Sunday, August 20, 2017

The Measure of Silence

“The job of the citizen is to keep his mouth open.”  -Gunter Grass

It’s happening. As 45 continues to take moral decency and intelligent discourse to new lows, people are finally starting to speak up. Not enough—and certainly not enough Republican congress-people—and not loud enough and not quickly enough and not often enough, but slowly but surely, they are beginning to speak where they once were silent. Civic organizations are cancelling events in Trump buildings, the Presidential Arts Council resigned, as did a group of science advisors earlier, the founder of SF Jazz recently posted an eloquent critique and even John McCain spoke up. It’s happening.

In my experience, people pretty much agree on what constitutes evil. Where they differ is in how much they are willing to excuse. And as the politics of ignorance, exclusion and hate edges closer to everyone’s doorstep, those who had the privilege and luxury to choose “not to get involved” find themselves having to choose between the dangerous compliance of silence and the dangerous decision to dissent. White privilege is about as real as it gets and has let millions of the hook of speaking up and speaking out. But so is male privilege and straight sexual preference privilege and abled-body privilege and economic privilege and Christian privilege. But as the rhetoric continues to insult people of color, women, gays, disabled folks, poor people, Muslims and Jews and then threaten their rights and even their life, suddenly the “alt-left” is simply the person next door or even you.
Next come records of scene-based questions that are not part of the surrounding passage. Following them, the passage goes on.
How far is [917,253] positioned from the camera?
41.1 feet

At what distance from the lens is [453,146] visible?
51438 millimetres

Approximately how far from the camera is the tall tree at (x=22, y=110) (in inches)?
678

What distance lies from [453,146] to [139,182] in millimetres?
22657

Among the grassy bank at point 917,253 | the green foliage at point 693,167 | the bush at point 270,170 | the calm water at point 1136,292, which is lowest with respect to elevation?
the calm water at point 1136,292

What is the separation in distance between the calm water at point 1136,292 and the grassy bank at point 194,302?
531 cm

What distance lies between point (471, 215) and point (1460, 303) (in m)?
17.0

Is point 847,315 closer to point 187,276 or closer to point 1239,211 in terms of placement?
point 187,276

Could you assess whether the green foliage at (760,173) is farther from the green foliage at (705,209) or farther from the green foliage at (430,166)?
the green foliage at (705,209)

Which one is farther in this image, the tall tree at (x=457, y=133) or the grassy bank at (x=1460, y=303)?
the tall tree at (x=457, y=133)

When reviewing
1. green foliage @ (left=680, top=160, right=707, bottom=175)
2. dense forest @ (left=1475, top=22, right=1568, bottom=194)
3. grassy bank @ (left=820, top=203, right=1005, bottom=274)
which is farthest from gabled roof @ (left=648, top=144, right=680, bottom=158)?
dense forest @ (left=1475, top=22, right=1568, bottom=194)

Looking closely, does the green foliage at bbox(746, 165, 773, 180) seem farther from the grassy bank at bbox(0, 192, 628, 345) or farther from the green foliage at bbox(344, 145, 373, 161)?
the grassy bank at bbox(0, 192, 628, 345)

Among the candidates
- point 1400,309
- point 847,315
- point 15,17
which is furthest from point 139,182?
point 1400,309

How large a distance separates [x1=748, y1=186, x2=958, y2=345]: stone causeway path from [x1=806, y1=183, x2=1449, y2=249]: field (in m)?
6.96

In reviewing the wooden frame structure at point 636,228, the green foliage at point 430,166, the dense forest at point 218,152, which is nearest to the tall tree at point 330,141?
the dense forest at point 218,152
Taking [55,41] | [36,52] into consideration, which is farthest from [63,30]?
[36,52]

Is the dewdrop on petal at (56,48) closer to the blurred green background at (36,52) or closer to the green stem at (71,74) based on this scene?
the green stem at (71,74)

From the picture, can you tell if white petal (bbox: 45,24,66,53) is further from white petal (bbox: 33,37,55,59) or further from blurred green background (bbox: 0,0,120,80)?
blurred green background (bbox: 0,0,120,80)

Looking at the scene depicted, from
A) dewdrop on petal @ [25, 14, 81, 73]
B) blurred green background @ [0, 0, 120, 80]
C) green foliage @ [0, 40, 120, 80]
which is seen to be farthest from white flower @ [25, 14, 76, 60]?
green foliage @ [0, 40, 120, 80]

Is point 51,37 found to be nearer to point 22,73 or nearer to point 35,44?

So if you’re Jewish and you were relaxed about the Klan, suddenly they’re marching with Neo-Nazis. Now do you know who your friends are? If you’re poor and one of the 23 million the Republicans you voted for wanted to cut off from health care, are you starting to get the picture? If you’re raising young girls and the boys are having fun grabbing whatever they want and insulting your daughter, is this still okay with you?

What is most broken about our country and our culture and our politics was revealed by the events of November and a shock and surprise to many of us. What is durable and worthy and hopeful has been equally revealed, first in the January Women’s March and now in the millions working tirelessly to get involved, turn this around and save some shred of decency that we’ve taken almost 250 years to build and preserve. Each person that habitually speaks out in all the ways that we still can without fear of imprisonment or murder—letters, blogs, articles, comments at business meetings or school staff meetings, songs, signs, T-shirts, difficult conversations with family members—is casting a vote for Hope. Those who continue to hide and stay quiet will have much to answer for in the face of the explosion lit and fanned by the Commander-in-Chief himself post-Charlottesville and popping up in Hate Marches nationwide.

In response to a friend’s Facebook post about the necessity to speak up, I responded spontaneously with a sentence that felt worthy of putting in italics. As follows:

If silence were measurable and we could see precisely the number of injustices fueled by its permission, that might make us think twice before shutting up.

You may quote me. With due credit, of course.